Arkouda as an alternative for working with massive arrays?

I recently stumbled across a nice article explaining why climate models are written in Fortran. At the end of the article, the author mentions a new library called Arkouda, which is pitched as NumPy-like arrays at massive scale backed by the programming language Chapel: “Arkouda is not trying to replace Pandas but to allow for some Pandas-style operation at a much larger scale.”

This kind of stuff is way outside my area of expertise, but Arkouda could be a project for the Pangeo community to keep an eye on?

1 Like

Chapel in general has been a great project with lots of cool ideas… it acknowledges that it draws a lot of inspiration from Python.

Seems like there’s been a ton of effort to support Linux environments, for the longest time only a small subset of the language really worked off of Cray machines. But it might be really instructive to compare an Arkouda-backed analysis with a comparable dask one. Possibly a bit apple to oranges but would be a great conversation starter for engagement between the communities!

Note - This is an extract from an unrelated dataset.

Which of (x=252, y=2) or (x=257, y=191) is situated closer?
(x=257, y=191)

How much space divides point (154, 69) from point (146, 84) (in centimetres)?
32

I did look into using Arkouda as a backing for Xarray for a bit. The biggest hurdle is that the support for n-dim arrays is just now coming along. It’s still young but Arkouda will see more development in the near future so it could be a good time to look into using it for some things at large scales.

I believe the Arkouda folks did some Arkouda vs Dask comparisons with very large (10+ Tb) datasets and found that it performed much better than Dask at very large scales. Dask, however, is much more fully featured at this point in time. If people here would like to see this I can reach out and tell them to post something here.

Chapel is pretty great and relatively underrated. It runs well on Cray and non-Cray environments. I run it on my Mac, linux box, and small cluster (headless ubuntu nodes) all the time. The dev team is incredibly kind and will try to help with whatever you need. They did field some requests, from people who might be a part of this community, about NetCDF and Fortran inter-op support somewhat recently.

Full disclaimer: Ive contributed to Arkouda and Chapel and I wrote the article that is mentioned here. Thanks for reading!

1 Like

Speaking for the Chapel community (and as an Arkouda contributor), we’ve been interested in doing an Arkouda vs. Dask performance / scalability comparison for quite some time, but have been reluctant to publish the results we’ve obtained to date because (a) we’re admittedly not Dask experts and (b) we’re obviously not unbiased. But if someone else would be interested in running such a comparison, we’d be happy to provide support and tips on the Chapel/Arkouda side of things. (Of course, we’re also happy to provide support and tips on Chapel and Arkouda to anyone who’s interested in them for any purpose).

And then one slight correction:

I’m not sure what you’re thinking of here, but Chapel’s full feature set has been portable to all systems for all time (modulo bugs). Since the project’s inception, we’ve done most of our development and testing on non-Cray systems because cycles are more readily available. A more accurate characterization might be that we haven’t been as focused on Chapel performance on non-Cray systems for most of the project’s lifetime, but that has shifted recently as we’ve looked increasingly at improvements for IB-based systems.

-Brad

1 Like

Hey @bradcray, thanks for the input here, and I very much appreciate the correction! I played with Chapel on a Linux system I used to use for my core research back after my PhD… but come to think of it that’s been nearly 4 years ago! I’m sure any problems that I ran into at the time were just PEBKAC.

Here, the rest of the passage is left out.